Lazarus Geiger
Lazarus Geiger (* 21. Mai 1829 in Frankfurt am Main; † 29. August 1870 ebenda) war ein deutscher Sprachforscher und Philosoph.
Leben
Geiger war zuerst Buchhändler und studierte später klassische Philologie an den Universitäten Marburg, Heidelberg und Bonn. Im Gegensatz zu seinem Onkel Abraham Geiger, dem Vordenker des Reformjudentums, gehörte er zu den Anhängern des orthodoxen Judentums in Deutschland. Von 1861 bis zu seinem Tode war er Lehrer am Philanthropin in Frankfurt am Main. In seinen Hauptwerken (Ursprung und Entwicklung der menschlichen Sprache und Vernunft und Der Ursprung der Sprache) suchte er, neben Steinthal, die psychologisch-philosophische Methode auf die Sprachforschung anzuwenden.
Der Vortrag Ueber den Farbensinn der Urzeit und seine Entwicklung, den Geiger auf der Konferenz in Frankfurt am Main im September 1867 gehalten hat, gilt als Beginn einer neuen sprachwissenschaftlichen Richtung, der linguistischen Archäologie. Im Jahr 1871 wurde dieser Bericht auf Deutsch veröffentlicht.
Geigers Forschung ist bemerkenswert, weil der Autor vor Charles Darwin zur Anerkennung des Evolutionsprozesses kam und die Evolutionstheorie auf das Gebiet des Denkens und der Sprache anwandte. Geiger zufolge basiert die Sprache auf wenig bedeutenden Ausrufen, die den Interjektionen nahe sind (der Autor selbst nennt sie „Sprachschrei“). Laut Überlegungen des Wissenschaftlers ist die Sprache eine Quelle der menschlichen Gedankenaktivität, der Geist entwickelt sich daraus, und Geiger weist in dieser Entwicklung eine bestimmende Rolle nicht dem Hören, sondern der Sehkraft zu. Geiger zufolge haben die Menschen, wenn sie sich an die Wörter gewöhnt haben und ihre Empfänglichkeit für Laute und Lautunterschiede deutlich gestiegen ist, gemerkt, dass ihre Fähigkeit, Objekte zu unterscheiden, ebenfalls zugenommen hat.
Öffentliche Vorlesungen, die Lazarus Geiger zu verschiedenen Zeiten gehalten hat, wurden von seinem Bruder, Alfred Geiger, 1871 unter der Überschrift Zur Entwicklungsgeschichte der Menschheit veröffentlicht.

### Verständnis prüfen
[1] An welchen Universitäten studierte Lazarus Geiger laut dem Text über ihn klassische Philologie?
[2] Übersetze aus dem Text über Lazarus Geiger diesen Satz ins Englische: „Von 1861 bis zu seinem Tode war er Lehrer am Philanthropin in Frankfurt am Main.“
[3] Schreibe den Text über Lazarus Geiger im Anschluss an seinen letzten Satz weiter.

### Aufgeführte Daten
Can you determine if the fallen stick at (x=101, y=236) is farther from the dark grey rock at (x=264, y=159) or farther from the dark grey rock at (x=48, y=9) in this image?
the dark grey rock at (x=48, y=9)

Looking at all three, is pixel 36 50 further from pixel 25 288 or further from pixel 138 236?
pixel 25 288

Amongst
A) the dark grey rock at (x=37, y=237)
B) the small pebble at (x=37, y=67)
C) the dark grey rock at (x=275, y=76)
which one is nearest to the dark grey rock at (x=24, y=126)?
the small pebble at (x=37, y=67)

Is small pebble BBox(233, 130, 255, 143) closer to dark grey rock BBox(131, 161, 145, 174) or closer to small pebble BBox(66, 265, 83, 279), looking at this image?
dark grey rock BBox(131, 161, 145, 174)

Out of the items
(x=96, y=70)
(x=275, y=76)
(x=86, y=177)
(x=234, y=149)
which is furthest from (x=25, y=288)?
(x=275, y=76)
---
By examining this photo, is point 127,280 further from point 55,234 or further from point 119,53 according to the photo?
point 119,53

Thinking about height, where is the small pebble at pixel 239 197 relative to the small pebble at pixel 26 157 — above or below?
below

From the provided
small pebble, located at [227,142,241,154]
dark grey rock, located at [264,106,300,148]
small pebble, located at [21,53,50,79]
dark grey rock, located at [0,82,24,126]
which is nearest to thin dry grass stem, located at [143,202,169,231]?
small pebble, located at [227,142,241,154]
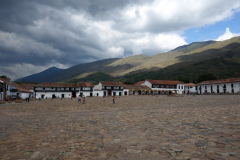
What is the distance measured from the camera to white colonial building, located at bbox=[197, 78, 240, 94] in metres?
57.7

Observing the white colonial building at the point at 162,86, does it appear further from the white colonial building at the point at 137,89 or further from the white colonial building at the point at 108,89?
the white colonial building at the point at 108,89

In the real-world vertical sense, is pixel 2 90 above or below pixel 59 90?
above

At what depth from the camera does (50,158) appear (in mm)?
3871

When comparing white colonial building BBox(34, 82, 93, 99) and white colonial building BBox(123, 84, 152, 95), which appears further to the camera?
---
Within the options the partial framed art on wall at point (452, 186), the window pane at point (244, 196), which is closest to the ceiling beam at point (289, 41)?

### Antworten nach Nummer
[1] An den Universitäten Marburg, Heidelberg und Bonn.

[2] From 1861 until his death, he was a teacher at the Philanthropin in Frankfurt am Main.

[3]
Werke
- Ueber Umfang und Quelle der Erfahrungsfreien Erkenntniss. Frankfurt am Main 1865.
- Ursprung und Entwickelung der menschlichen Sprache und Vernunft. Stuttgart 1868–1872, 2 Bde. (Digitalisat Bd. 1, Bd. 2)
- Der Ursprung der Sprache. Stuttgart 1869 (Digitalisat)
- Zur Entwicklungsgeschichte der Menschheit. 1871
Literatur
- August Leskien: Geiger, Lazarus. In: Allgemeine Deutsche Biographie (ADB). Band 8, Duncker & Humblot, Leipzig 1878, S. 507 f.
- Gerhard Baader: Geiger, Elieser Lazarus Salomon. In: Neue Deutsche Biographie (NDB). Band 6, Duncker & Humblot, Berlin 1964, ISBN 3-428-00187-7, S. 143 f. (Digitalisat).
Weblinks
- Geiger. In: Meyers Konversations-Lexikon. 4. Auflage. Band 7, Verlag des Bibliographischen Instituts, Leipzig/Wien 1885–1892, S. 22.
- Ludwig August Rosenthal: Lazarus Geiger, seine Lehre, sein Leben.
- Woodworth R. S.: The puzzle of color vocabularies. Hrsg.: Psychological Bulletin. Woodworth, 1910, S. 325–334, doi:10.1037/h0071190.
- Orsucci A.: Die geschichtliche Entwicklung des Farbensinns und die „linguistische Archäologie“ Von L. Geiger und H. Magnus: Ein Kommentar zum Aphorismus 426 von Morgenröthe. Hrsg.: Nietzsche-Studien. 2010, ISSN 1613-0790, S. 243–256, doi:10.1515/9783110244410.243 (degruyter.com).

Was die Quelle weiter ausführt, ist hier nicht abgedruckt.